Set task 1 = Name each distinct court or ERA case cited in the article on covert recordings in employment disputes below.
Set task 2 = Write out the part of the article on covert recordings in employment disputes between "Recording others when" and "by Captain Talbot.", inclusive.

Passage to read =
+--

The issue appears regularly in determinations on employment disputes. Often the covert recording is made by the employee, rather than the employer. This is probably due to the power imbalance which is inherent in that relationship and the employee feeling the need to protect themselves. Covert recordings of employees by employers will be difficult to justify in anything but exceptional circumstances.

This article looks at the law on the admissibility of covert audio recordings in the employment context, the approach taken by the courts and the Employment Relations Authority (ERA), and the practical effect of that approach for those in an employment dispute. It deals only with audio recordings, and not with video recordings.

What does employment law say about recordings and their admissibility as evidence?

Evidence given in the ERA is not subject to the Evidence Act 2006. The ERA has broad power to admit evidence in the Employment Relations Act 2000 at s 160(2): “The [ERA] may take into account such evidence and information as in equity and good conscience it thinks fit, whether strictly legal evidence or not.”

The ERA and courts have approached the question of admissibility squarely as a question of fairness. For some discussion of this see Simms v Santos Mount Eden Ltd ERA Auckland AA254/03, 21 August 2003. The circumstances in which the recording was made is the first step in determining whether the evidence is admissible or not. (Simms v Santos Mount Eden Ltd, para [7]).

Recording others when the person making the recording is not party to the conversation is generally not admissible. See, for example, the recent ERA decision of Firman v Insin Ltd t/a Synergy Hair Riccarton [2016] NZERA Christchurch 156.

In what circumstances have the courts and ERA found covert recordings admissible?

Talbot v Air New Zealand [1996] 1 NZLR 414, [1995] 2 ERNZ 356 (CA)

The Court of Appeal considered a recording of a telephone conversation between the HR manager for Air New Zealand, Mr Taylor, and the Industrial Director of the Airline Pilots Association, Captain Talbot. The call was relayed to two disclosed listeners using a speaker phone. There was no discussion about recording the conversation, which was done by Captain Talbot.

+--

Dataset section =
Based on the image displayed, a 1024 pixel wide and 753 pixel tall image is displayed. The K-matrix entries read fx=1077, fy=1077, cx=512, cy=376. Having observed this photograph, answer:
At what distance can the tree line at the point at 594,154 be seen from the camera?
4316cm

+--

Task response 1 =
- Simms v Santos Mount Eden Ltd
- Firman v Insin Ltd t/a Synergy Hair Riccarton
- Talbot v Air New Zealand

Task response 2 =
Recording others when the person making the recording is not party to the conversation is generally not admissible. See, for example, the recent ERA decision of Firman v Insin Ltd t/a Synergy Hair Riccarton [2016] NZERA Christchurch 156.

In what circumstances have the courts and ERA found covert recordings admissible?

Talbot v Air New Zealand [1996] 1 NZLR 414, [1995] 2 ERNZ 356 (CA)

The Court of Appeal considered a recording of a telephone conversation between the HR manager for Air New Zealand, Mr Taylor, and the Industrial Director of the Airline Pilots Association, Captain Talbot. The call was relayed to two disclosed listeners using a speaker phone. There was no discussion about recording the conversation, which was done by Captain Talbot.